Der Mannheimer Bahnhof. Menschenmassen drängen an Baustellenschildern vorbei. Ein Pfleger schiebt einen Rollstuhl im falschen Gang, der Fahrstuhl ist auf der anderen Seite. Vor mir bleibt eine Frau plötzlich stehen, ich weiche instinktiv aus, wie ein Insekt, das ein Hindernis spürt. Jemand flucht, jemand redet, jemand summt. Zu laute Musik dringt aus irgendwelchen Ohrstöpseln, ich passe meinen Schrittrhythmus an. Nicht stehenbleiben.
Die Türen, die Halle, der Gestank von altem Fett, verschüttetem Alkohol, Zucker und Brötchen, gemischt zu einem alltäglichen Geruch. Die Treppen, Bilder auf den Stufen, die zusammen ein größeres Bild ergeben, zusammen mit allem anderen das Bild des Bahnhofs. Jeden Tag aufs Neue.
Menschen auf Illustrierten hängen im Kiosk, strahlen vom glänzenden Umschlag, noch mehr Bilder. Die Wörter gehen unter. Und kurz bevor ich es schaffe, den Ausgang zu erreichen, von wo aus Zigarettenrauch mit Straßenlärm und bimmelnden Bahnen mir entgegenwappen, das Zentrum der Halle. Immer wieder mit wechselnden Ständen, Besteck, Schmuck, Mützen, Brot. Heute Malteser. Nicht aufblicken, hinblicken, ansprechen lassen. Nicht wegschauen, Verdacht erregen. Gut Menschen sind es, die Gutes tun. Drängt die Zeit? Ein bisschen.

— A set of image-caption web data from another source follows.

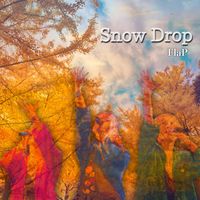 FlaP - Snow Drop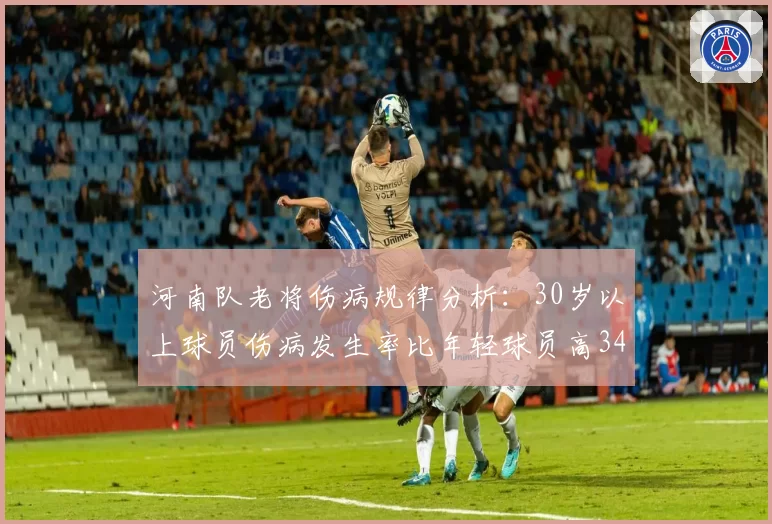 河南队老将伤病规律分析:30岁以上球员伤病发生率比年轻球员高34%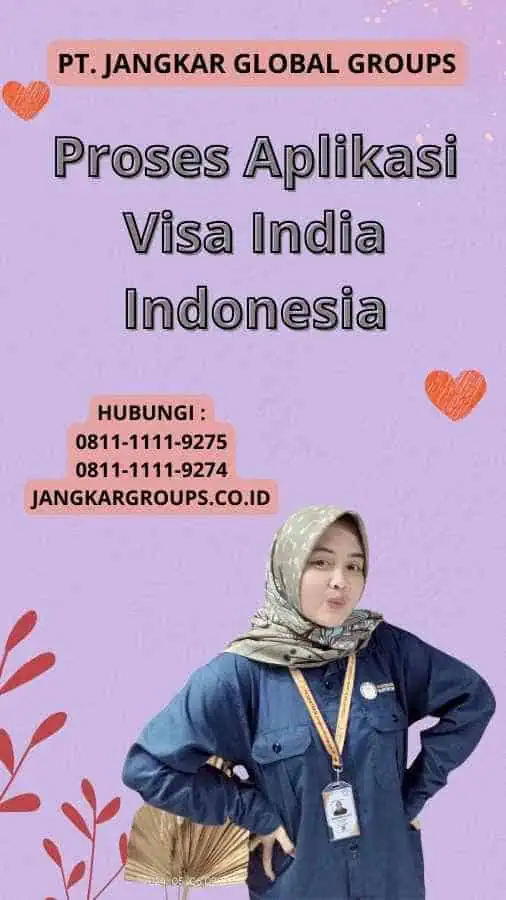 Proses Aplikasi Visa India Indonesia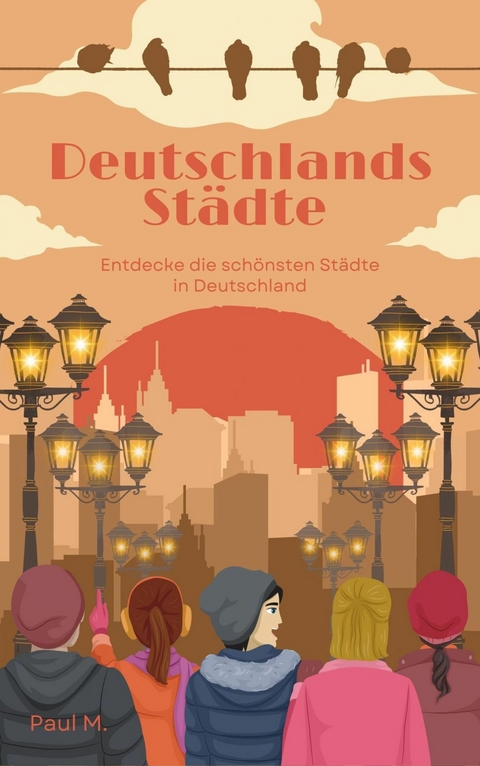 Deutschlands St&auml;dte - Paul M.
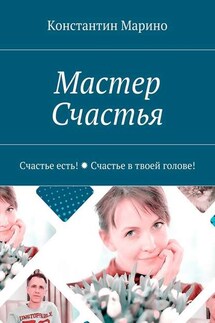 Мастер Счастья. Счастье есть! Счастье в твоей голове! - Константин Марино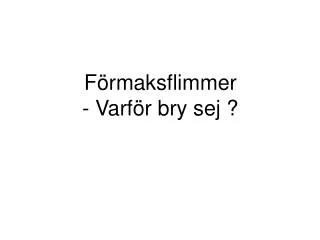 f rmaksflimmer varf r bry sej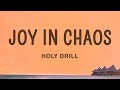 Holy Drill - Joy In Chaos (Lyrics)  | 1 Hour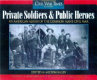 Private soldiers and public heroes : an American album of the common man's Civil War / edited by Milton Bagby ; foreword by John E. Stanchak ; introduction by Harold Holzer.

Die erste Ausrede, als er mich anspricht, freundlich, bestimmt, und doch mit Ähnlichkeit zu einer Schlange, die ein Opfer erspäht hat. „Es geht nicht um Zeit, sondern um die Kinder“, sagt er und ich lache innerlich. Keinen Angriffspunkt bieten. Ich würde, wenn ich könnte. Würde ich? Studentin und Mutter, da ist kein Geld, dass ich am Bahnhof geben könnte, schon gar nicht im Abo, wie sie wollen. Ich kenne die Reden, die Absichten, die guten, die irgendwo dahinter stecken. Nicht nachgeben. Ich lass ihn nicht ausreden, vergeudete Zeit für ihn, denn ich kann ihm nichts geben. Männer in Anzügen, Frauen in Kostümen laufen vorbei, werden nicht angesprochen. Aber ich mit Aldi-Jacke und zerlaufenen Schuhen, Wasserfarbspritzer auf der Hose, von gestern, vom Malen mit meinem Sohn. Mich spricht er an.
Unwillkürlich überkommt mich beim Verlassen des Bahnhofs das schlechte Gewissen. Vielleicht hier ein paar Cent, doch ich weiß, es ist kein Raum für das, was die Malteser im Mannheimer Bahnhof heute von mir wollen. Später vielleicht? Wenn ich neben meinem Kind, dem Elternbeirat, dem Vorlesen im Kindergarten, wenn ich neben all dem nicht nur weiterhin ich selbst sein kann, sondern etwas übrig habe, Zeit oder Geld. Und mein Gewissen ist wieder unangetastet. Ich gebe, nur eben auf andere Art, wirke mit. Heute, jetzt, hier und auch ohne Stand im Mannheimer Bahnhof.